Since 2 years we are working on it, we have met many cases of CDMO customers with different approaches, so, for serialization: should we invest at home or outsource?
First thing, if you do not have a factory … complicated to invest at home!
Indeed, depending on the status of your products, especially in France, you must apply the FMD Directive with the obligation to affix a unique number per unit, as well as a temper evidence. This must guarantee the patient the compliance of the medicine he is buying. We will not go into the technical and regulatory details well described in Aurélie’s article on the topic, but rather on the implementation of this new rule between Client and CDMO.
If you have a factory and you manufacture your own medicine, no reason to not invest in an online serialization module, unless the costs (an overall budget of 500k € to install and qualify the line is a good estimate) and associated constraints (lower TRS, destructive tests that impact productivity) make you think about an outsourced serialization (additional cost estimated at € 0.20 / unit) at a specialist or even outsourcing the complete production of the drug at a CDMO.
Here again, several cases.
You are already outsourcing the manufacturing of your medicine.

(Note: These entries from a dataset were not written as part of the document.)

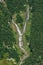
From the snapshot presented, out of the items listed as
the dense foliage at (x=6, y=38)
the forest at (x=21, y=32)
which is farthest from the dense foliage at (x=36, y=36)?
the dense foliage at (x=6, y=38)

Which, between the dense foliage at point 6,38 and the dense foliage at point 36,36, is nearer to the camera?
the dense foliage at point 36,36

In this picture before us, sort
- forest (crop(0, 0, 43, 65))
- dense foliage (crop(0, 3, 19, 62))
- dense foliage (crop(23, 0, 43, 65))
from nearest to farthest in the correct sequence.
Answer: dense foliage (crop(23, 0, 43, 65)), forest (crop(0, 0, 43, 65)), dense foliage (crop(0, 3, 19, 62))

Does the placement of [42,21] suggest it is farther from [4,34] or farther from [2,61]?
[2,61]

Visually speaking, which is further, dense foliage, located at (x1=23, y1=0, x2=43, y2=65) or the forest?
the forest

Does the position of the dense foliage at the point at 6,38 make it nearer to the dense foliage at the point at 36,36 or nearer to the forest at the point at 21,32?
the forest at the point at 21,32

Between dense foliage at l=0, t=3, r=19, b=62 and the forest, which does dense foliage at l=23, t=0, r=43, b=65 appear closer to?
the forest

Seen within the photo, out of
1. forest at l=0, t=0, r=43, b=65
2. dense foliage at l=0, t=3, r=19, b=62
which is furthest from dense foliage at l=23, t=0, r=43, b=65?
dense foliage at l=0, t=3, r=19, b=62

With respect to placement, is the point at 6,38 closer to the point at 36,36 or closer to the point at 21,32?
the point at 21,32

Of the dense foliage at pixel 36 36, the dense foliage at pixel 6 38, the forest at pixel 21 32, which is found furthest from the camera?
the dense foliage at pixel 6 38
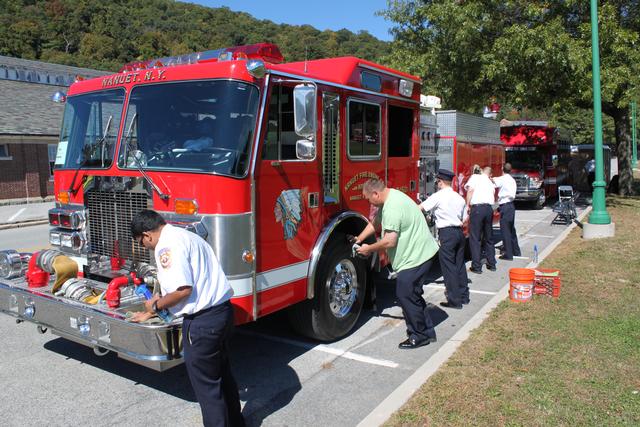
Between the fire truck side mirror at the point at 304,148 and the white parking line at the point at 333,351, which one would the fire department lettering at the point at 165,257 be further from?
the white parking line at the point at 333,351

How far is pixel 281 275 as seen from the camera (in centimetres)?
447

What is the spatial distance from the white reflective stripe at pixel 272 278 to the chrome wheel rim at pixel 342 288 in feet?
1.78

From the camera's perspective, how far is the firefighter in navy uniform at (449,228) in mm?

In this case, refer to the contract that binds you to your CDMO. A renegotiation will certainly be necessary to integrate the additional cost generated by this Directive, but the whole topic is globally covered by your CDMO and “diluted” between the different Clients impacted, and on a maximum annual capacity. In this context, the CDMO has several approaches: cost amortization over several years in the unit price, or participation in investment costs and lower unit cost, it even seems that some competitors offer this investment to their customers (but here, I think this is what they wanted me to believe during the negotiations).
If you are not yet outsourcing the manufacturing of your medicine, are you ready to commit on these human investments (our serialization team consists of 10 people full-time and since 2016!) and material (depending on the number of impacted lines, it can increase quite fast) on your own plant? The time may have come to think about outsourcing: and there, 2 possible cases!
Some companies are specialized in the flow recovery for serialization of your medicines: nevertheless, many useless manipulations for your factory, and for these companies (like deconditioning (often manually), access to the unit packaging, then marking, repackaging unit, positioning the temper evidence, and repackaging) lead to additional costs that for generics in particular, lead to the death of the finished product … not to mention the complexity at the regulatory level.
Otherwise, you can imagine outsourcing all of your production of this serialized drug to an expert CDMO of this type of product or range: the additional cost will exist but could be supported by the improved productivity of a specialist in the galenic form of this drug in comparison to your factory which can be more generalist.
A CDMO will always be financially more interesting on this point, especially if you choose it well (see our article on the subject)!
Once again, if you are not ready yet (but I doubt … unless … if you have been interested in this article …) get closer to your CDMO partners!